- _Objectif 1_:
Citez le passage du texte sur le projet agricole au Nicaragua qui commence aux mots « De la créativité » et s'arrête après « du changement climatique. ».

- _Extrait du document_:
*****

Crise climatique

De la créativité et de l’innovation contre la crise climatique

Changement climatique et agriculture s’influencent mutuellement. Le Nicaragua est particulièrement concerné par cet équilibre fragile, souvent bouleversé. Des stratégies innovantes aident les familles paysannes à faire face aux conséquences du changement climatique.

En bref

Pays, région:
Matagalpa, Nicaragua
Durée:
Septembre 2021 - août 2024 (projet terminé)
Bénéficiaires:
2000 familles paysannes
Budget total du projet:
320'108 CHF

But

L’objectif du projet est d’améliorer la situation alimentaire de quelque 2000 familles paysannes. Pour cela, l’accent est mis sur le développement et la diffusion de semences locales adaptées aux conditions climatiques, afin d’assurer l’approvisionnement. Dans le cadre d’une approche participative, les paysannes et les paysans ont accès aux semences nécessaires à la production qui, outre l’alimentation tout au long de l’année, assurent la biodiversité sur place. La formation de gardien-ne-s de semences ainsi que l’élargissement des banques de semences communales sont essentiels.

*****

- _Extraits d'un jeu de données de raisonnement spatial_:
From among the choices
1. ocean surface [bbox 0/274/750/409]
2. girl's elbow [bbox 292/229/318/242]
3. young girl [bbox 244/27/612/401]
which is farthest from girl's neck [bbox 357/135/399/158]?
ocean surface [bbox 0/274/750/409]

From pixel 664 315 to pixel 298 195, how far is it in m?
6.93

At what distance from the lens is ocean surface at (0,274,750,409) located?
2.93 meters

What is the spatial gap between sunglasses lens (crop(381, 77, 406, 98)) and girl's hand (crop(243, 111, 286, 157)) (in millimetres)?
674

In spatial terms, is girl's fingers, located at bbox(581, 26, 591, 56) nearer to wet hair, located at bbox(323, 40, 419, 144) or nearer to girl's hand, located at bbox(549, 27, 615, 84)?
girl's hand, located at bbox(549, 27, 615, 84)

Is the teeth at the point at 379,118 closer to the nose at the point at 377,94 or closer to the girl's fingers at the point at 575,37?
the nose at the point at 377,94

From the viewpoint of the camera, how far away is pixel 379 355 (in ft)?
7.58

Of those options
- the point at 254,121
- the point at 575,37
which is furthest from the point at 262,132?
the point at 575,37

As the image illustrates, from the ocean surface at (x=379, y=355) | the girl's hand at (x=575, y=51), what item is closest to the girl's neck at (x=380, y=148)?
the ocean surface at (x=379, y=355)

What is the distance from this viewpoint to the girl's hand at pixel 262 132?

*****

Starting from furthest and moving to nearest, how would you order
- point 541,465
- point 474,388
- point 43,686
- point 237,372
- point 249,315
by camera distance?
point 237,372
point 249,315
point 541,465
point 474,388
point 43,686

*****

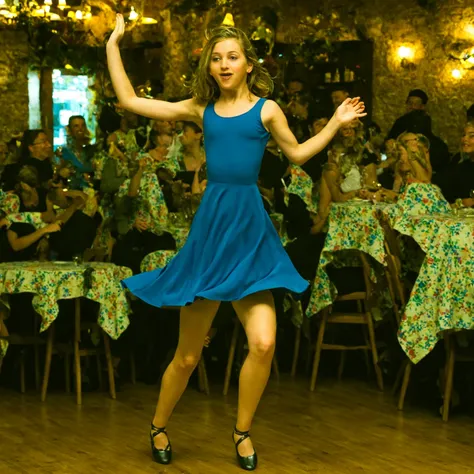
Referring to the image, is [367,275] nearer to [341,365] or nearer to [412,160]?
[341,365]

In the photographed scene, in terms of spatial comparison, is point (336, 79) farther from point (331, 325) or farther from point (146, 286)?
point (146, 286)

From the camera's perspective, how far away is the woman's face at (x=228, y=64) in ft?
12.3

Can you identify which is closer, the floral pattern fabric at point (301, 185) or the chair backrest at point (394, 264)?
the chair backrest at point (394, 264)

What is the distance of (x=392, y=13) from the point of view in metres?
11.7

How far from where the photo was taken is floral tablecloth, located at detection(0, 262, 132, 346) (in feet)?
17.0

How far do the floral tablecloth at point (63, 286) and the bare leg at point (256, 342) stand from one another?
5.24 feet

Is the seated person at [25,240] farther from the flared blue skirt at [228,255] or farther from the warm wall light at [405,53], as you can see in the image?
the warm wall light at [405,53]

*****

- _Objectif 2_:
Dénombrez les lignes des enregistrements qui contiennent la chaîne « farther », puis indiquez seulement ce nombre.

- _Corrigé détaillé 1_:
De la créativité et de l’innovation contre la crise climatique

Changement climatique et agriculture s’influencent mutuellement. Le Nicaragua est particulièrement concerné par cet équilibre fragile, souvent bouleversé. Des stratégies innovantes aident les familles paysannes à faire face aux conséquences du changement climatique.

- _Corrigé détaillé 2_:
2